L.A.-based film co. floats pic funds

American Capital Strategies, one of the biggest private equity players in the U.S., has taken its first step into the movie biz by investing $100 million in Oceana Media Finance, a new Los Angeles-based film company.

Oceana is headed by chief exec Myles Nestel, a former partner in Cobalt Media Group and before that co-head of NatWest Bank’s Los Angeles division.

Company will provide debt and equity financing for the production of indie films typically budgeted up to $40 million. It will also offer P&A coin of up to $20 million for theatrical distribution in North America.

Nestel plans to strike five or so production deals and five P&A deals in his first year of operation.

The $100 million commitment will let Oceana build a diverse film finance business, Nestel said.

“The capital that has been committed will allow us to provide a ‘one-stop shop’ financing solution to the film community, from production through distribution,” Nestel said. “We will be able to finance productions of any budget size; this, coupled with the ability to finance the theatrical release of a film in North America, strategically positions Oceana as a unique alternative to the studios and other finance sources.”

Veteran distributor Mike Doban has joined Oceana to oversee the theatrical side of the business. Doban is co-founder of Freestyle Releasing, which handled the U.S. release of films including “American Haunting” and “The Illusionist.” Before that, he was senior VP of United Artists Theaters.

Also part of the Oceana team is British banker Rodney Payne, Nestel’s former partner at Cobalt and colleague at NatWest/Coutts.

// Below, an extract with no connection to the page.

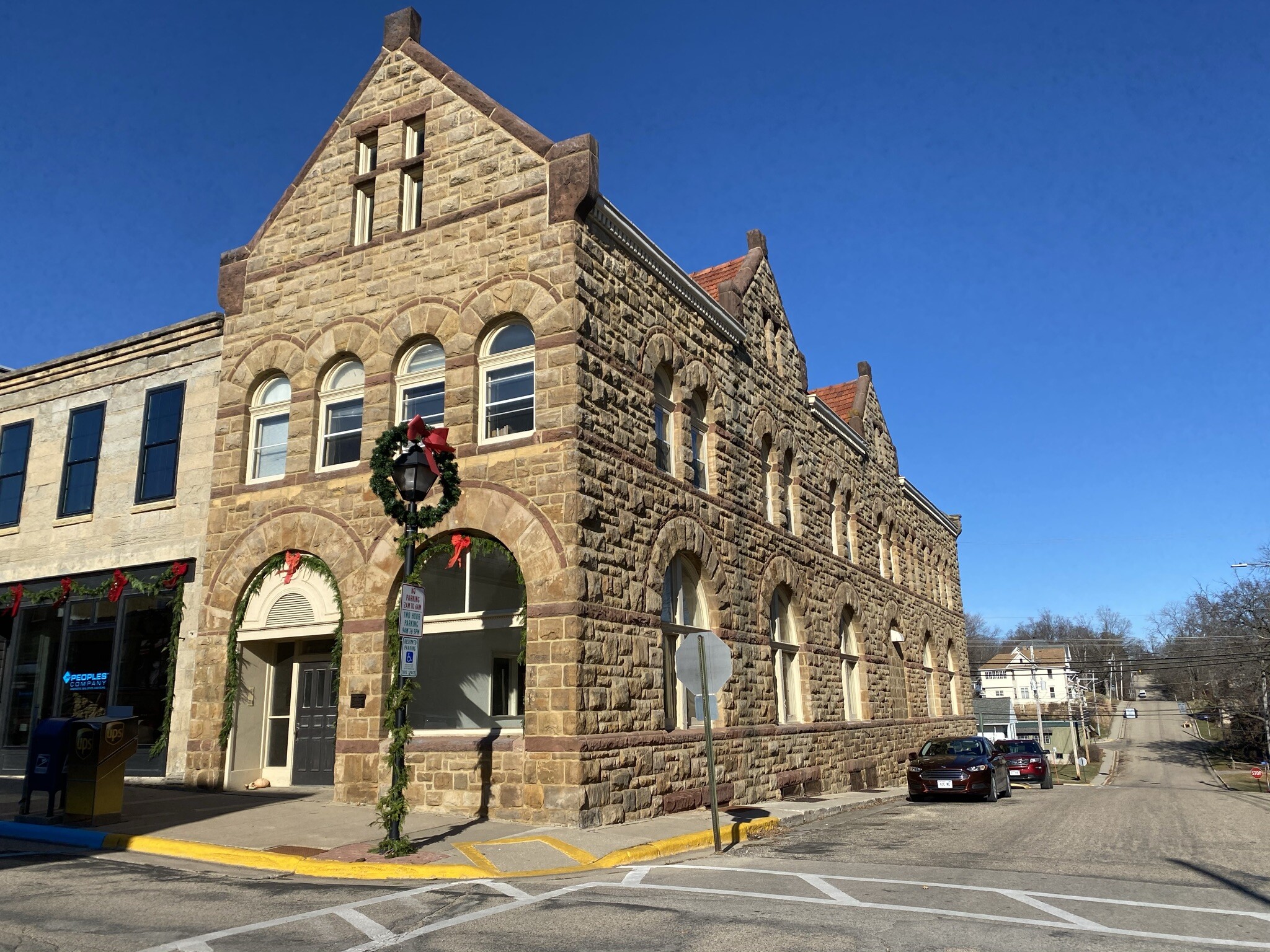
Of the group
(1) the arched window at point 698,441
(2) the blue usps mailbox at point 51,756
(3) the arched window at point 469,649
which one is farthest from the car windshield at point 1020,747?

American Capital is one of the largest publicly traded managers of alternative assets in the U.S., with assets of $12 billion in its portfolio, ranging from transportation, construction and health care to chemical and food products. Oceana represents its first foray into entertainment.

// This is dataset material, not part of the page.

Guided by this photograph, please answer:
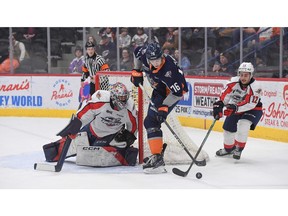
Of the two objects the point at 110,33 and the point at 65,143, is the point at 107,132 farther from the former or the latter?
the point at 110,33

Oceana will offer pre-production bridge loans, mezzanine/gap loans for production, P&A financing and, to a lesser extent, equity investments. Although other financiers in the marketplace provide some of those elements, Nestel believes Oceana is the only one operating across the whole range.

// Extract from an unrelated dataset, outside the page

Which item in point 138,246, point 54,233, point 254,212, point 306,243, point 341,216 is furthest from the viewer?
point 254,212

He intends Oceana’s financing structure to attract talent looking to retain greater ownership of their own projects by deferring their fees in return for North American rights. He will also use Oceana’s P&A coin to do straight distribution deals with the studios.

Nestel emphasized that Oceana has raised its finance as equity in the company, rather than acting as a channel for coin from hedge funds. “This means we don’t have to rush to invest money to keep our investors happy, but as smart money, we can wait out a period when there is stupid money in the market,” he said.